During this phase, you have three kinds of errors that can appear:

Zig compilation errors: we've all been there, learning a new language can be tough. Normally, the compiler should help you figure out what's wrong. You can also check ZML concepts that explains types used by ZML.
Buffer not found errors: be careful that you need to use the naming scheme of the inference pipeline when loading the activations. Depending on how you write your code, you may have a different naming convention in the model file and in the activation file. This is because in Python, and in particular the transformers library, it's not uncommon to wrap the model in a Pipeline object before using it. So a given layer may be named layer.0.mlp in the model file, but its activations may be saved under model.layer.0.mlp.

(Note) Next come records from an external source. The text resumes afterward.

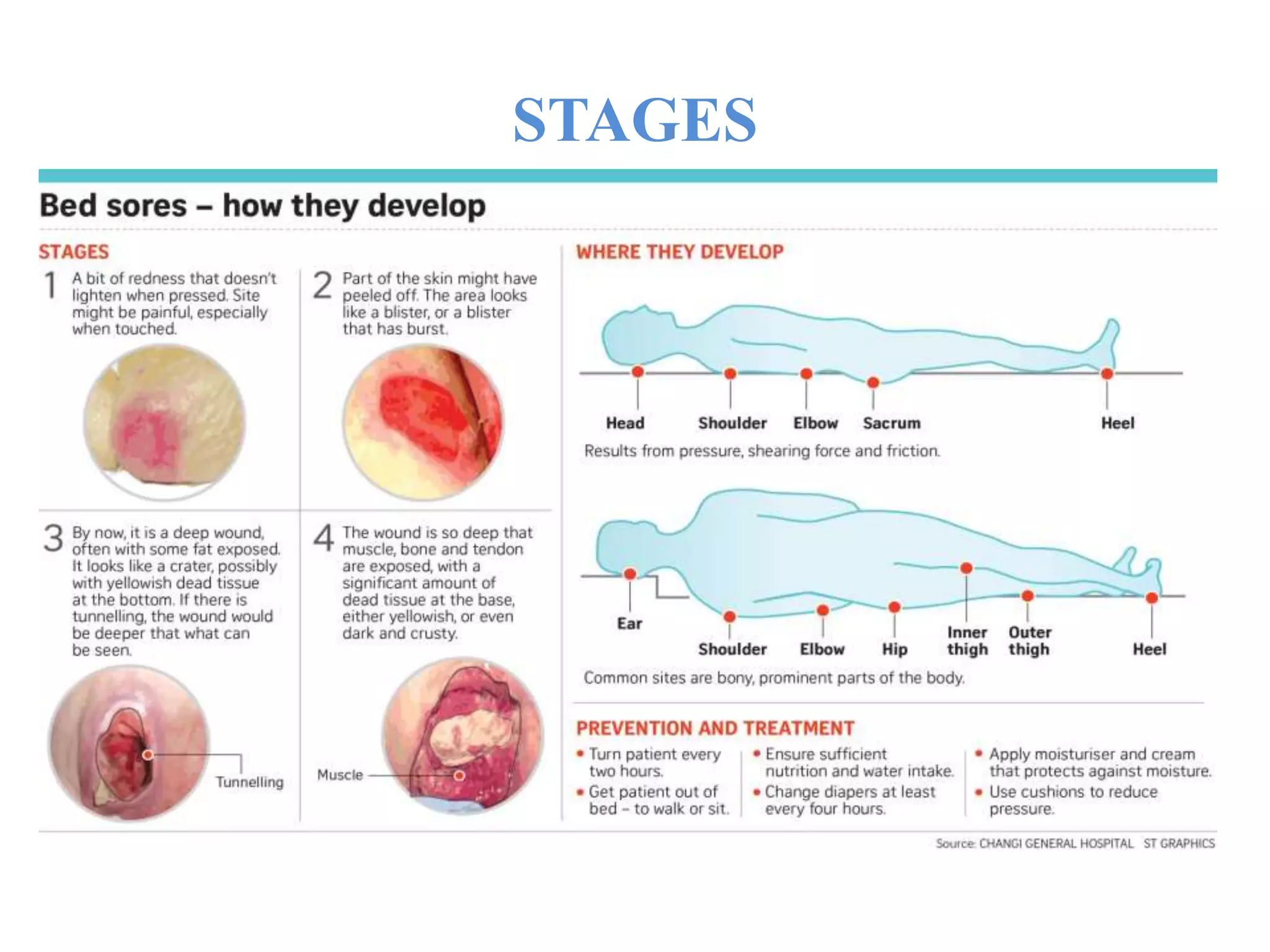 STAGES

Bed sores – how they develop

STAGES

1 A bit of redness that doesn't lighten when pressed. Site might be painful, especially when touched.

2 Part of the skin might have peeled off. The area looks like a blister, or a blister that has burst.

3 By now, it is a deep wound, often with some fat exposed. It looks like a crater, possibly with yellowish dead tissue at the bottom. If there is tunnelling, the wound would be deeper that what can be seen.

Tunnelling

4 The wound is so deep that muscle, bone and tendon are exposed, with a significant amount of dead tissue at the base, either yellowish, or even dark and crusty.

Muscle

WHERE THEY DEVELOP

Head Shoulder Elbow Sacrum Heel

Results from pressure, shearing force and friction.

Ear Shoulder Elbow Hip Inner thigh Outer thigh Heel

Common sites are bony, prominent parts of the body.

PREVENTION AND TREATMENT

• Turn patient every two hours.
• Get patient out of bed – to walk or sit.

• Ensure sufficient nutrition and water intake.
• Change diapers at least every four hours.

• Apply moisturiser and cream that protects against moisture.
• Use cushions to reduce pressure.

Source: CHANGI GENERAL HOSPITAL ST GRAPHICS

MLIR compilation errors: typically this is caused by a mathematical error in the forward function. To help here, you can log the shapes of the input and intermediary values: std.log.info("x: {}", .{x}), and put similar print statements in the Python code. You can also consider splitting a big layer into smaller parts. Since our code only explicitly captures torch.nn.Module input/output, you may need to modify the Python script to add some extra tensors to the dictionary with example input/output of a specific function.

General tips

Porting models can be hard, especially if the original code is messy, has poor comments, behaves differently on different input shapes, or has unused code paths. Start by identifying parts of the Python code which are unused. It is common in research code that some code paths were written for one paper, but didn't get used in subsequent papers.

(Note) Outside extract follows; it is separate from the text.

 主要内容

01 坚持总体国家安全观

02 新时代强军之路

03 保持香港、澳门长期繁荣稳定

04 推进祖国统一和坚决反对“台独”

ZML offers a few Pytorch specific helpers in zml.torch; those operators are offered to help you port models, but in general they may have weird APIs. If you're lucky and the code you are porting has comments indicating "tags", eg "C,W,H" of tensors, you can port this to actual tensor attributes using x.withTags(.{.c, .w, .h}), and use those tags (eg .c) to refer to axes instead of offsets. E.g. in Pytorch: x.sum(0) # reduce over channel axis becomes x.sum(.c). More on this topic in "Working with tensors".